A Way Out – Some interesting ideas and some old hackneyed ones too

Jurassic World Evolution

Platform: PS4
Price: au$67.95
From: Amazon
Publisher: Fronte\ier
Released: 12 Jun 2018
Rated: M
Genre: Action Sim Strategy
HowLongToBeat: 24-38h
MetaCritic: 68

Jurassic World Evolution was the park building sim with some Jeff Goldblum voice work in it.

As a management sim it was fine and fun for a while but by no means outstanding.  I didn’t WIN at it but once I’d stopped I was happy to trade in for I think Spider-Man and didn’t feel like I’d wasted my time – hardly a ringing endorsement but I played more of this than I got to play of other games on this list and that has to count for something.

A common downfall of games of this type is the “busywork” of micro-management.

In Jurassic World Evolution the idea of earning enough credibility with factions and public to unearth fossils that will allow the player to ultimately grow your own T-Rex or whatever the exponentially more fearsome Made-Up-O-Saur is called – but in reality if your beasts surroundings aren’t totally perfect they will rather horrifically bash their head against even the toughest most electric barriers until they either die or escape and start eating people.

At its later stages Jurassic World Evolution just stopped being fun.

Jurassic World Evolution – some interesting ideas but ultimately more frustrating than fun

Fallout Shelter

Platform: PS4
Price: au$Free
From: PSN
Publisher: Bethesda
Released: 11 Jun 2018
Rated: PG
Genre: RPG Sim
HowLongToBeat: 12-37h
MetaCritic: TBC

Fallout Shelter is in here because we kind of got into this as a family for a bit – each on separate devices like the modern family we are.

Yes I even platinumed it – no I didn’t spend any money on its insidious microtransactions – would I ever pick it up again or recommend anyone else play it?
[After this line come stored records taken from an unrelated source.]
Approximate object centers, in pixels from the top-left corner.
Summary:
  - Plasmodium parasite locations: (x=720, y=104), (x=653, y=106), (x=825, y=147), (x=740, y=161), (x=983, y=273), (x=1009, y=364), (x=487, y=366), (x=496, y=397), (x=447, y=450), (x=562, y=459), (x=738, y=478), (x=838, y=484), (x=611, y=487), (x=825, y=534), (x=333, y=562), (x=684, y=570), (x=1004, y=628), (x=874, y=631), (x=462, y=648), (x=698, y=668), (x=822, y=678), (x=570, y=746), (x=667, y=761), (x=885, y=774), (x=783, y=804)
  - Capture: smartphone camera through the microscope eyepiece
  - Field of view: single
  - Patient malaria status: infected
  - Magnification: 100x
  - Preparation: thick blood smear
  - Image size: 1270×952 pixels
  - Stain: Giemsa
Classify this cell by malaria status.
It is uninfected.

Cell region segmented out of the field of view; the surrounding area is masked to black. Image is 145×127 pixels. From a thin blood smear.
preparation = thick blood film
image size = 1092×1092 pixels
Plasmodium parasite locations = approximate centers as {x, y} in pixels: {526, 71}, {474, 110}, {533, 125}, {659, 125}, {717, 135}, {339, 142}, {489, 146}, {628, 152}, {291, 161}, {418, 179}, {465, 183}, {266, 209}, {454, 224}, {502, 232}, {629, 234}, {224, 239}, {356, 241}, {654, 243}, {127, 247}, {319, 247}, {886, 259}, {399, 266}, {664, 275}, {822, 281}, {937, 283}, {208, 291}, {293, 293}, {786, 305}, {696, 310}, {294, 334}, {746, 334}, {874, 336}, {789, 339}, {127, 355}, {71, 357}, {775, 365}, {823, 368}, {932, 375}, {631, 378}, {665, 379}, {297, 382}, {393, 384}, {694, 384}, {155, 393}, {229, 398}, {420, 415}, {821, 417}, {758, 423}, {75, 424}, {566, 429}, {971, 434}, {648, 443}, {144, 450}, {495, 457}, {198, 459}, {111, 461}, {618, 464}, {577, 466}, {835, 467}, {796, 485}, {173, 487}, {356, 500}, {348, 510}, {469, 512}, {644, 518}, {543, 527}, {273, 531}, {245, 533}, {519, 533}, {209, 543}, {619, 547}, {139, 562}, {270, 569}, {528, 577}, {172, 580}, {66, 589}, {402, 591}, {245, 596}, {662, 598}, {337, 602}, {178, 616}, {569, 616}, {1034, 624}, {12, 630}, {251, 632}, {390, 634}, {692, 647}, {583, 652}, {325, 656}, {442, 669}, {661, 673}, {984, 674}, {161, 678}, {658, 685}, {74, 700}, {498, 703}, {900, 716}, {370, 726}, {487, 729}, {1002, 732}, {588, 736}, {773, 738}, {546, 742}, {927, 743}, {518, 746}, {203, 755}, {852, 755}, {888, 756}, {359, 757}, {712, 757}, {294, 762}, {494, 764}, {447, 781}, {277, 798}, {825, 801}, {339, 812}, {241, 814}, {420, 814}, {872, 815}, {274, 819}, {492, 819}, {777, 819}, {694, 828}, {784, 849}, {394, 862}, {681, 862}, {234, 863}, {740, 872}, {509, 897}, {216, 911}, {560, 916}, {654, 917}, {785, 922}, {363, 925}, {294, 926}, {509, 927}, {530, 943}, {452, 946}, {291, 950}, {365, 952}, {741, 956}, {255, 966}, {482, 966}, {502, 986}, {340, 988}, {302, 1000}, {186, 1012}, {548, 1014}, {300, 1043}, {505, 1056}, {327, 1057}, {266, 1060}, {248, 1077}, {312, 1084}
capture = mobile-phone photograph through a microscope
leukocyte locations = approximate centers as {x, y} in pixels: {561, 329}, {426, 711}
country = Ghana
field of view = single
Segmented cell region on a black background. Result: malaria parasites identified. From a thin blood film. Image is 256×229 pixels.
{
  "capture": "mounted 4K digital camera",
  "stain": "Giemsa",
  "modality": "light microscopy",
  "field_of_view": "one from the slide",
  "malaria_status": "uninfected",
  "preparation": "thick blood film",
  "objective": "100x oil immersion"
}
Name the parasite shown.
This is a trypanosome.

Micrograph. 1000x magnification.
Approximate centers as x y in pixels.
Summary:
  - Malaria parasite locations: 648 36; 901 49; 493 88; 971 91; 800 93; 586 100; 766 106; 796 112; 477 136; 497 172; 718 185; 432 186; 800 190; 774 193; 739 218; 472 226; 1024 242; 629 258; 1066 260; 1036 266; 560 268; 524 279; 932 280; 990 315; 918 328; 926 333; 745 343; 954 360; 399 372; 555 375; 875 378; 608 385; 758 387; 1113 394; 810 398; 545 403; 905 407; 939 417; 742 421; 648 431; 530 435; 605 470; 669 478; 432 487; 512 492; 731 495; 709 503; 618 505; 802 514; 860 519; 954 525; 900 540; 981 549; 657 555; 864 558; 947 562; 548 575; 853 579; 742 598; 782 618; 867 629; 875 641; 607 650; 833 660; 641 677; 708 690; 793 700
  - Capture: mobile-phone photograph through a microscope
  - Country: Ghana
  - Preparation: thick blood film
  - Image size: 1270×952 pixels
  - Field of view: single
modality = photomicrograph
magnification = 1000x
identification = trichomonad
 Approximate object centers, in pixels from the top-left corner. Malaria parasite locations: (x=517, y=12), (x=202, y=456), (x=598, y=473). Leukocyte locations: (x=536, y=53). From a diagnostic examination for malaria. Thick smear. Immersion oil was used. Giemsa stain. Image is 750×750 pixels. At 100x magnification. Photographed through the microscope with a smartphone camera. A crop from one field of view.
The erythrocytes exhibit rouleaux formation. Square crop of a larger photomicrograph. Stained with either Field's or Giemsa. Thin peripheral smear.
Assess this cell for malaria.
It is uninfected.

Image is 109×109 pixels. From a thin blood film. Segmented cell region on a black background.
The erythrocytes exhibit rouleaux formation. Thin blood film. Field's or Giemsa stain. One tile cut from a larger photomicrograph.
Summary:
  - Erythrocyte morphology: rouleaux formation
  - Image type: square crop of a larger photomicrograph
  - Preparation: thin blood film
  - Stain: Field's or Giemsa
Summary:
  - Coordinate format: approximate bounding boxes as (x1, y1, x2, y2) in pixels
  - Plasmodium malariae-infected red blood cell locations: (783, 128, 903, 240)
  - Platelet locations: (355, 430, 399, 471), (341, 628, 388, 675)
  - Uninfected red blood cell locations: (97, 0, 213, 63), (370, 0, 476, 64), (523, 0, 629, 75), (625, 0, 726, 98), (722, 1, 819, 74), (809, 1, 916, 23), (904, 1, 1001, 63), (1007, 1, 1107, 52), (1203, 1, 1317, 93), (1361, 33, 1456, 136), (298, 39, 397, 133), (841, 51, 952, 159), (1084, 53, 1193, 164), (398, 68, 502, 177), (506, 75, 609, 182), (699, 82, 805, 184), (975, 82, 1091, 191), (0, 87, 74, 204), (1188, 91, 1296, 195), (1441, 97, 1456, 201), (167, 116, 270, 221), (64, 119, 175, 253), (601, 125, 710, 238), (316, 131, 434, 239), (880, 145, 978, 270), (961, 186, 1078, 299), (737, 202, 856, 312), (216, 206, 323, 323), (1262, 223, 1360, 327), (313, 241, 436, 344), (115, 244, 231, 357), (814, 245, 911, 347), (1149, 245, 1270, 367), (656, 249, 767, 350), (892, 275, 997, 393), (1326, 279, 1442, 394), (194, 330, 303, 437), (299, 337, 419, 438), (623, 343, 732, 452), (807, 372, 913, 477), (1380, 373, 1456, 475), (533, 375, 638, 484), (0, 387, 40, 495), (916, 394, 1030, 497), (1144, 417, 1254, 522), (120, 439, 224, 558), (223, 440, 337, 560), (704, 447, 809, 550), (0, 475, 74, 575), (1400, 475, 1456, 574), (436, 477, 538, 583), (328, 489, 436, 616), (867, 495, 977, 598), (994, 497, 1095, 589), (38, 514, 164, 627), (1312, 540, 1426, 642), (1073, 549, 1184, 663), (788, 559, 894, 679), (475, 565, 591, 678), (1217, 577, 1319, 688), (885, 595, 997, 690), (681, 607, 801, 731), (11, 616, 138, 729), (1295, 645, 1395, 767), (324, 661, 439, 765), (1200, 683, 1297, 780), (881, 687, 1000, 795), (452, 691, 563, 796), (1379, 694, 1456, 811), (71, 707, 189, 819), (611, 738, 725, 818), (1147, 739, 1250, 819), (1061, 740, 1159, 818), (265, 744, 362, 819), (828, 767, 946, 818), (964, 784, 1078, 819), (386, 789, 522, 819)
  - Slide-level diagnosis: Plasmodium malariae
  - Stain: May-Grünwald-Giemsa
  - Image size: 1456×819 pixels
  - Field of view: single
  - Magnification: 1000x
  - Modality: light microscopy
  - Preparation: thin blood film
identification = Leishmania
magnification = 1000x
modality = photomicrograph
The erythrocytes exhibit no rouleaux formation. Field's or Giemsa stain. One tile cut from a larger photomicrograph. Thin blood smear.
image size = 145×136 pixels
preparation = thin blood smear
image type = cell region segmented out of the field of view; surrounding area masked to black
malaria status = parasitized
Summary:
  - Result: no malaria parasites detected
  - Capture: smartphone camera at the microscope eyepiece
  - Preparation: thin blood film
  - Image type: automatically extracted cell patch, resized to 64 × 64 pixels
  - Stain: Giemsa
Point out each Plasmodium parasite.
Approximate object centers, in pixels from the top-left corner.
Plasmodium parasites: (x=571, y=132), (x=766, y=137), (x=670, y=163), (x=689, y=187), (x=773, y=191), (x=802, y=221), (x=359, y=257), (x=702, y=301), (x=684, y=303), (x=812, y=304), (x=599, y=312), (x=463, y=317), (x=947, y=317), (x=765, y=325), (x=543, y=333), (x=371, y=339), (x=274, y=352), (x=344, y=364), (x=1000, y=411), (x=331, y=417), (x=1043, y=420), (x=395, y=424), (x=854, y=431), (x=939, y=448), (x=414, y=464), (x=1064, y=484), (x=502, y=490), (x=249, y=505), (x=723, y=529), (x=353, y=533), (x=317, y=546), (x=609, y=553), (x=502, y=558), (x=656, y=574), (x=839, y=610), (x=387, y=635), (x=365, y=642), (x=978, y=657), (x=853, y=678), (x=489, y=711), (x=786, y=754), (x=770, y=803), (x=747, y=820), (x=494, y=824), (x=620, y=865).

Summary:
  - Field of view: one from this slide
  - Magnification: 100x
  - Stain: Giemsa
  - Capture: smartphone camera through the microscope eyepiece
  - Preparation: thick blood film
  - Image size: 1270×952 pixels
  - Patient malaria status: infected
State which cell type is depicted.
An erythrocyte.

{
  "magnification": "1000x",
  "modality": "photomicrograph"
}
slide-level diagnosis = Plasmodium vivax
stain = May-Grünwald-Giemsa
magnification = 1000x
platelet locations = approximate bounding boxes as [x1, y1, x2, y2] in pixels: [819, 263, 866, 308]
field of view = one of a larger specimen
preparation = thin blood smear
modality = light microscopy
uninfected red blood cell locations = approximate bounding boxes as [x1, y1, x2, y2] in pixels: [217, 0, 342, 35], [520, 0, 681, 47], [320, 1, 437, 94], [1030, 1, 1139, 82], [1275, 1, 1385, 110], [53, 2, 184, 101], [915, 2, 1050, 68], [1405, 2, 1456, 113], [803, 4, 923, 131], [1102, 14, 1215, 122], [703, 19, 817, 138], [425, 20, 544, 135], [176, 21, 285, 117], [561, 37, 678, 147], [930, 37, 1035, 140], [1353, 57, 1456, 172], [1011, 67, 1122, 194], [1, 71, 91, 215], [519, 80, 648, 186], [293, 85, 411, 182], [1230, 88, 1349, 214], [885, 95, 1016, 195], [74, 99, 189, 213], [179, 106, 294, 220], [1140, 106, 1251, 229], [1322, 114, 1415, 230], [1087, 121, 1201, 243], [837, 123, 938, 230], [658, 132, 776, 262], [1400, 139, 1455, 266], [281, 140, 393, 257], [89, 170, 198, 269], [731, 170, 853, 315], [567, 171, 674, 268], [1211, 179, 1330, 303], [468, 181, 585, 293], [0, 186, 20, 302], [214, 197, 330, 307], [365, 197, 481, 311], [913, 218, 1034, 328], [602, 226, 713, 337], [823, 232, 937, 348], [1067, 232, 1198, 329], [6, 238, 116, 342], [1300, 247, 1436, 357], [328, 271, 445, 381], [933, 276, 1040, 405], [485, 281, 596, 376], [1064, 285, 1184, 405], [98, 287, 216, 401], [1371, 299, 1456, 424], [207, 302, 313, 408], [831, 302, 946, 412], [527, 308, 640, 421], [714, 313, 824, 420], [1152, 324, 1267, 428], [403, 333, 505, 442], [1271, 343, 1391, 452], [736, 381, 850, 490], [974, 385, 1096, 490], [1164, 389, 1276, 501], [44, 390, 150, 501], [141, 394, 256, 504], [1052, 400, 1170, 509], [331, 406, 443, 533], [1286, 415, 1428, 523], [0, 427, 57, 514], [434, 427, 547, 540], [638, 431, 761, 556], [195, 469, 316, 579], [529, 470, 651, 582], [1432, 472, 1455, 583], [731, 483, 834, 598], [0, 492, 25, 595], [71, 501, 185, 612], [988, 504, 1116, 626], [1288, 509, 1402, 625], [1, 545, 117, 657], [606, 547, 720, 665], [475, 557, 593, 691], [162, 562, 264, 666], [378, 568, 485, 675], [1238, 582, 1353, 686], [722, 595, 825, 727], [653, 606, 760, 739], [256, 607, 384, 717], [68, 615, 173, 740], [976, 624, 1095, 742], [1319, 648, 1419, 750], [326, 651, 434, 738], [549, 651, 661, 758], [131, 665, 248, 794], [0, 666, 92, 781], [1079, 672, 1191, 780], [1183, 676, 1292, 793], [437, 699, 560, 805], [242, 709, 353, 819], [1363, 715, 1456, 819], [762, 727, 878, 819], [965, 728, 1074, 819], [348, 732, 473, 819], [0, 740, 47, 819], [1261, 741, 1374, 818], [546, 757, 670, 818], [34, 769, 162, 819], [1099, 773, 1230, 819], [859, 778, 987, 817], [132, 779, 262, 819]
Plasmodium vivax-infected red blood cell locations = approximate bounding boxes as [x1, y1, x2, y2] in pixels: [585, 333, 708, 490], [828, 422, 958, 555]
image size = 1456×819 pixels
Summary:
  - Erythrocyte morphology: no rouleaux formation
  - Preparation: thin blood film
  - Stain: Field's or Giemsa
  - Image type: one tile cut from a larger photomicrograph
No not really.

Fallout Shelter – all the fun of 2015

Monster Hunter: World

Platform: PS4
Price: au$58
From: EB Games
Publisher: CE
Released: 26 Jan 2018
Rated: M
Genre: Action
HowLongToBeat: 51-92h
MetaCritic: 90

I got caught up in Monster Hunter World’s crazy bewildering loop of track beast to hunt beast to kill beast to craft better gear from the beast to to hunt and kill bigger beast.

Monster Hunter: World is so very much it’s own game and I respect it for that. The story is nuts to the point of superfluous, but the worlds and the creatures in them are so lovingly created, and the weapon options and game balance are just perfect.

I felt bad for being a bow person but meh.

Monster Hunter: World – does a great job of actually looking like its box art


I don’t think I can honestly say I’ve ever regretted playing a game – but then of course I’m not in any kind of position to play anything I don’t want to – it’s not like I’m being paid for any of this.

It is a very useful mental exercise to try to be aware of what you might be feeling and why as you play any video game – to try to identify if you are having fun why are you having fun, if you are getting bored then why is that?

I don’t love every I played last year but that’s not to say those un-loved games were experiences without merit and this was my attempt to identify those points of interest.